The Mohamed bin Zayed University of Artificial Intelligence (MBZUAI) entry exam is a high-stakes screening test known for its rigor, often described by applicants as significantly more difficult than the official demo or sample questions. While official materials offer a baseline, successful candidates often rely on community-curated "best" resources to bridge the gap between basic theory and actual exam complexity. Core Exam Structure & Difficulty
The exam typically consists of 30 to 40 multiple-choice questions (MCQs) to be completed in 45 to 60 minutes. It is remotely proctored with no negative marking.
Math Focus: Heavy emphasis on Linear Algebra (eigenvalues, matrix rank), Calculus (gradients, derivatives), and Probability/Statistics.
Programming & CS: Focuses on Python code snippets (recursion, loops), Data Structures (linked lists, stacks, queues), and Algorithm Complexity (Big O notation).
Machine Learning: Covers foundational concepts like Supervised/Unsupervised learning, overfitting, and optimization functions (ReLU, Gradient Descent). Top-Rated Preparation Resources
Based on candidate reviews, the following are considered the "best" resources for preparation:
MBZUAI Prep Hub (Reddit Community): This community is highly recommended for its Prep Book which contains approximately 150+ tailored MCQs
that more closely mirror the actual exam’s difficulty compared to official samples. Scribd Study Guides: Several detailed guides, such as the MBZUAI Screening Test Complete Guide
, provide curated lists of potential conceptual questions and mathematical proofs.
GitHub Gists: Practical repositories like the MBZUAI Online Screening Exam Instructions & Samples offer real-world examples of past exam questions, including probability and linear regression problems. mbzuai entry exam sample questions best
Official MBZUAI Demo: While described as "easy" by some, it is a mandatory first step to familiarize yourself with the Exam Portal software and proctoring requirements. Critical Review Takeaways
Difficulty Gap: Many reviewers warn that the actual exam includes much more complex concepts than the basic samples provided on the official website.
Time Management: With roughly 1.5 minutes per question, candidates stress that speed and familiarity with Python recursion and matrix operations are vital.

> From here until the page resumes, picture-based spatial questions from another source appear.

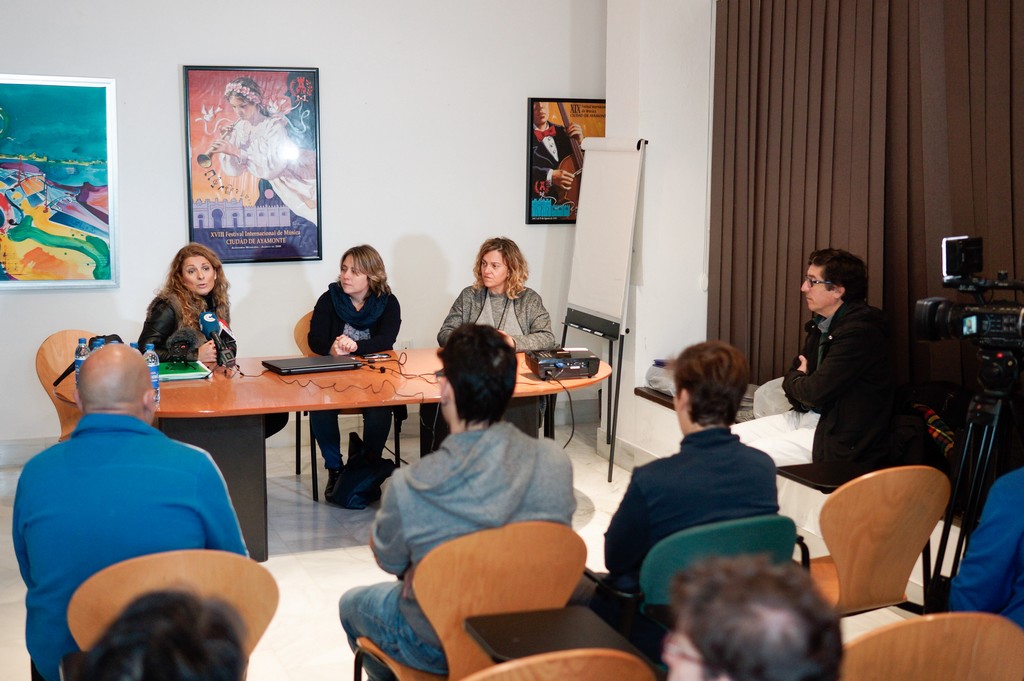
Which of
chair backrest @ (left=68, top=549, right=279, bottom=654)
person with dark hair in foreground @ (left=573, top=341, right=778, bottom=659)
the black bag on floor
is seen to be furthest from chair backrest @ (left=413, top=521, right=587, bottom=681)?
the black bag on floor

Preparation Strategy: Candidates who scored well recommend practicing with 3rd-party MCQ sets (like those from the Reddit Prep Hub) and revisiting undergraduate math textbooks rather than just relying on short online courses.

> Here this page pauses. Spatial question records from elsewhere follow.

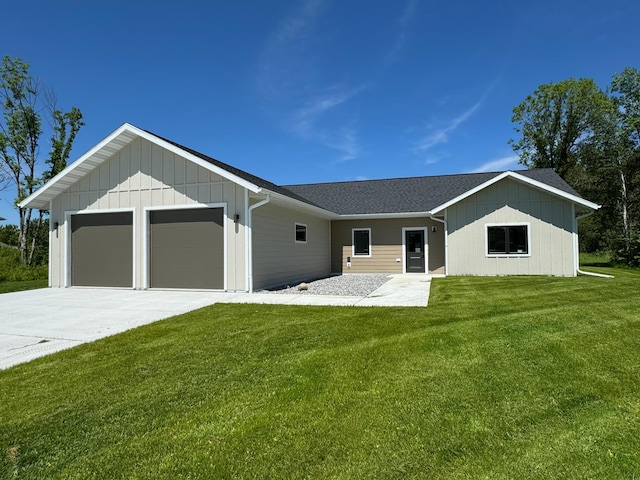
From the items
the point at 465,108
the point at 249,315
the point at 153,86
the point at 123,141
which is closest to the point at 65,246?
the point at 123,141

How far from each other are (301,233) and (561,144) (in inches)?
1115

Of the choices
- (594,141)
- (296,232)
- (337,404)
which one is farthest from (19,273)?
(594,141)

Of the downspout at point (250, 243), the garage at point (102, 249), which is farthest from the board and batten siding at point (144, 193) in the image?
the garage at point (102, 249)

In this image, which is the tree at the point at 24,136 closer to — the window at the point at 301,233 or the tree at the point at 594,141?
the window at the point at 301,233

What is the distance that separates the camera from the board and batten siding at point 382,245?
52.7 ft

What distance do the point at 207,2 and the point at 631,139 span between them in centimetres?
3165

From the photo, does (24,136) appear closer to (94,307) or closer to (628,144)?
(94,307)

Attention mechanisms and PCA rely on linear algebra. MBZUAI expects speed with matrix operations.
Sample Question 3: Eigenvalues of a Special Matrix
Let ( J ) be an ( n \times n ) matrix of all ones. Let ( I ) be the identity. Consider ( A = 2I + 3J ). What is the sum of all eigenvalues of ( A )?
Solution Reasoning: The sum of eigenvalues = Trace(A). Trace(A) = sum of diagonal entries.
Sample Question 4: Orthogonal Projections The Mohamed bin Zayed University of Artificial Intelligence
Given a vector ( v = [3, 4]^T ) in ( \mathbbR^2 ), what is the matrix ( P ) that projects any vector onto the line spanned by ( v )?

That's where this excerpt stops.